Es klingt paradox, wenn Sie an chronischen Schmerzen leiden - doch Bewegung kann helfen, um die Symptome zu lindern. Beispielsweise können Sie diese Übung bei Nervenschmerzen im Rückenbereich ausprobieren: Legen Sie sich auf den Rücken und stützen Sie die Arme neben dem Oberkörper ab. Mit dem Einatmen bewegen Sie das linke Knie nach oben, verschränken die Hände unterhalb des Oberschenkels und ziehen das Bein zu sich (in Brustrichtung). Halten Sie die Position einige Sekunden lang und senken Sie das Bein sanft wieder ab. Anschließend tauschen Sie die Seite. Das jeweils andere Bein bleibt durchgehend flach auf dem Boden liegen. Atmen Sie während der Übung bewusst tief ein und wiederholen Sie sie pro Bein mindestens dreimal.

Pflanzliche und homöopathische Mittel

Auch pflanzliche Mittel, Heilkräuter oder homöopathische Mittel wie Globuli sollen manchen Menschen mit Nervenschmerzen helfen. In Form von Tees, Auszügen, Tinkturen, Salben, Kapseln oder Wickeln eingenommen oder angewendet, sollen sie schmerzstillend und entzündungshemmend wirken. Speziell gegen Nervenschmerzen sollen sich zum Beispiel die Rinde der Silberweide, Weihrauch, Chili (enthält Capsaicin), Teufelskralle, Beinwell und Arnika bewährt haben. Homöopathische Mittel wie Globuli mit Spigelia (Wurmkraut) sollen außerdem bei regelmäßig auftretenden Schmerzen helfen. Bei akut auftretenden Nervenschmerzen soll Verbascum (Königskerze) Linderung verschaffen.

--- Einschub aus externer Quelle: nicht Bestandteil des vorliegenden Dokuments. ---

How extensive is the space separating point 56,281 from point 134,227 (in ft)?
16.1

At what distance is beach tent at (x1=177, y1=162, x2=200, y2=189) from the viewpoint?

Wichtig: Ursachen frühzeitig abklären

Grundsätzlich sollten Nervenschmerzen frühzeitig von einem Arzt abgeklärt und behandelt werden! Bei neuropathischen Schmerzen besteht das Risiko, dass der Körper ein sogenanntes Schmerzgedächtnis entwickelt und die Schmerzen chronisch werden. Um dem vorzubeugen, ist es wichtig, dass ein Arzt die Nervenschmerzen möglichst früh und wirksam behandelt.